Considering a lot of people in government and various organizations are using this illness to screw up our lives, I for one hope we get rid of it.
If large number of people refuse to get vaccinated, we can be sure this pandemic and all that goes along with it will be part of our lives for a long time to come, maybe forever.
There are a lot of people that do not care about us that want to use the pandemic for their own political or financial benefit.
We should not let them.

Last edited 4 months ago by Nicholas McGinley
very old white guy
February 28, 2021 4:42 am

Let’s see, 64 to 82 % effective depending where you are. The recovery rate is 99.8%. I will go with my own immune system.

Nicholas McGinley
Reply to  very old white guy
February 28, 2021 7:59 am

It is not 99.8% for very old white guys.
But I agree that the J&J numbers do not sound very impressive, compared to the other two.

Reply to  Nicholas McGinley
February 28, 2021 11:10 am

But the actual tests include the so called mutants.

Chad W Jessup
Reply to  very old white guy
February 28, 2021 1:49 pm

I was born in the 1st half of the last century. As Italian stats show, @98% of those of our age who passed away from this virus were afflicted with an average of 2.6 comorbidities. I have none of those issues and possess an excellent immune system, so it is safe to assume those of us in this category have a survival rate of 99.999999xxxx%.

It seems people have forgotten what it is like to come down with the flu. Decades ago when it bit me, I was done for most of a week. Big deal. I know of quite a few fellow elderly folks whose covid symptoms were non-existent, minor, or mild. So why take a vaccine that is guaranteed to make one sick?
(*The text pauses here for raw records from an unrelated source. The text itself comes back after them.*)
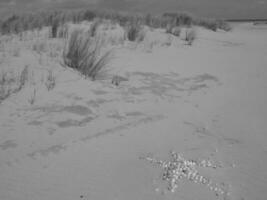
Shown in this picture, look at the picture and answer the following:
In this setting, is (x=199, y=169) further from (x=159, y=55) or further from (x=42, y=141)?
(x=159, y=55)

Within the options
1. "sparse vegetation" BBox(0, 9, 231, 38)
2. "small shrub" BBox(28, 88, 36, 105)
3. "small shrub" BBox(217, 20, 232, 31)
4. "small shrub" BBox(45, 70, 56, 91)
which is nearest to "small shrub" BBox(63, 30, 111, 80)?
"small shrub" BBox(45, 70, 56, 91)

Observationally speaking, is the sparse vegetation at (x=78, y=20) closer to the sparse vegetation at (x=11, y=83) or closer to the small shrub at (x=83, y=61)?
the small shrub at (x=83, y=61)

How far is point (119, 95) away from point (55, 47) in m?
2.51

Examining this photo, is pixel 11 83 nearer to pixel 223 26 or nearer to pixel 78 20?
pixel 78 20

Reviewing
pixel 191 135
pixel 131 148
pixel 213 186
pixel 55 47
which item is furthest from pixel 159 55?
pixel 213 186

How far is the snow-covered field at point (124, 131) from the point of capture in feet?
6.44

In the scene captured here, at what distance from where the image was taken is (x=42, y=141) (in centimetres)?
247

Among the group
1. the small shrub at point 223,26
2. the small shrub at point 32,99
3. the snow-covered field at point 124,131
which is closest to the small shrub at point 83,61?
the snow-covered field at point 124,131

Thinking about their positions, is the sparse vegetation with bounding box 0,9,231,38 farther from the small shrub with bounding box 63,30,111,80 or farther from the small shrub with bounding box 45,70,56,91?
the small shrub with bounding box 45,70,56,91

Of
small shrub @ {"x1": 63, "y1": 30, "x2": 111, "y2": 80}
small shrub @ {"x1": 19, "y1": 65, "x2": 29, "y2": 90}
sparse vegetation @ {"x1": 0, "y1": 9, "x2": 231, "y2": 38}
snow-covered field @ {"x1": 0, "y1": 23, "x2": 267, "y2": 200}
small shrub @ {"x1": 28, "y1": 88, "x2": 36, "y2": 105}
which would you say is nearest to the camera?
snow-covered field @ {"x1": 0, "y1": 23, "x2": 267, "y2": 200}

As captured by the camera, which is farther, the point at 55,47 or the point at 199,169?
the point at 55,47

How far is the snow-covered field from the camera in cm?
196

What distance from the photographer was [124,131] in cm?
284

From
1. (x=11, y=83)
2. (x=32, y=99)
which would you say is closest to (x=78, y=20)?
(x=11, y=83)
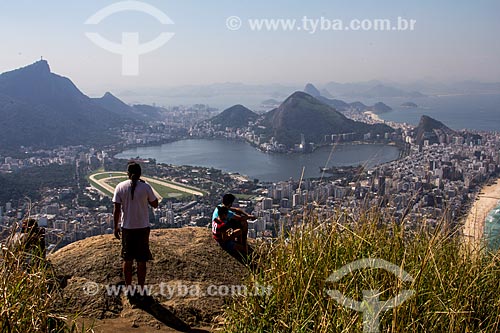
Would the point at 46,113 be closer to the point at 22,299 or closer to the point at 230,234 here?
the point at 230,234

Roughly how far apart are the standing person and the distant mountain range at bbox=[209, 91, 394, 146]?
104 feet

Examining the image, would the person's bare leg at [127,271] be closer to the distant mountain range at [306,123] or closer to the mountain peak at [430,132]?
the mountain peak at [430,132]

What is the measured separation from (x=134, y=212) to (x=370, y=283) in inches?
102

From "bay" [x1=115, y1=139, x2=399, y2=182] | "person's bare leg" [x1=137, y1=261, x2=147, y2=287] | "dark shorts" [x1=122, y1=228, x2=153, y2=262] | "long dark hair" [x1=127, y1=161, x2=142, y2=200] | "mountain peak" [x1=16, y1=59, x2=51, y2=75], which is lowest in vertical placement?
"bay" [x1=115, y1=139, x2=399, y2=182]

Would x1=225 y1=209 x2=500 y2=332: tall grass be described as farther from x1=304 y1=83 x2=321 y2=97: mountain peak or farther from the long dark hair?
x1=304 y1=83 x2=321 y2=97: mountain peak

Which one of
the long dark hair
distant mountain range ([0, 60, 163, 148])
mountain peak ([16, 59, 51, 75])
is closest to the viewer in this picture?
the long dark hair

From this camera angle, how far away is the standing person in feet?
15.9

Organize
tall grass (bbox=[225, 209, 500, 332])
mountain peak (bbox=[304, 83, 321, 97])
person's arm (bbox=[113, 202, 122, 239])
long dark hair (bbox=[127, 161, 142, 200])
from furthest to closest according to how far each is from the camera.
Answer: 1. mountain peak (bbox=[304, 83, 321, 97])
2. person's arm (bbox=[113, 202, 122, 239])
3. long dark hair (bbox=[127, 161, 142, 200])
4. tall grass (bbox=[225, 209, 500, 332])

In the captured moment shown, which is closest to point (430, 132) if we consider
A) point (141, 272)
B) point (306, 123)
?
point (306, 123)

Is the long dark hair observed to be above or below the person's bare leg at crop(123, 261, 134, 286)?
above

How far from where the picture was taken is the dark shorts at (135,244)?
16.1 ft

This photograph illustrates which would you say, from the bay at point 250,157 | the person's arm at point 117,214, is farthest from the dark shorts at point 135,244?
the bay at point 250,157

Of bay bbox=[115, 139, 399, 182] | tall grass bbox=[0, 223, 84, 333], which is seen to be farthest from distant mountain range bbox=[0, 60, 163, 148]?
tall grass bbox=[0, 223, 84, 333]

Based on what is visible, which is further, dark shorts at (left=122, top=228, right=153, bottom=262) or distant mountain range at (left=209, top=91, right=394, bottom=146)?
distant mountain range at (left=209, top=91, right=394, bottom=146)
Twice now I have been in close hourly contact with a covid positive person, and I did not test positive for the virus after those exposures. Like you, I will trust my immune system.

pochas94
February 28, 2021 4:44 am

I think a good citizen takes the vaccine, even if he thinks he’s already immune. But I am against anybody being <i>forced</i> to take it, so you hand wringers are welcome to stay home and eventually contribute to herd immunity anyway.

Abolition Man
Reply to  pochas94
February 28, 2021 5:50 am

Congratulations, comrade!
You have successfully completed the indoctrination program designed to identify obedient subjects! Your reward will be a bright, red star that can be worn on your face mask until we decide to let you stop wearing them; then you can transfer it to the front of your Mao cap! You DO wear a Mao cap, don’t you?

rah
February 28, 2021 5:07 am

Like I said. I’ll wait for the J&J version which is based on the tried and true methods used to produce many other vaccines in the past. Those of you that don’t want to wait and will get the Moderna or Pfizer versions, have at it. This is a personal health decision, unlike the masks and shutdowns that have been forced upon us. I am now quite resistant to being pressured to run with the herd based on the events of the last year and will rely upon my own judgment based on my own research into the issue and feel no need to justify my decision to ANYONE!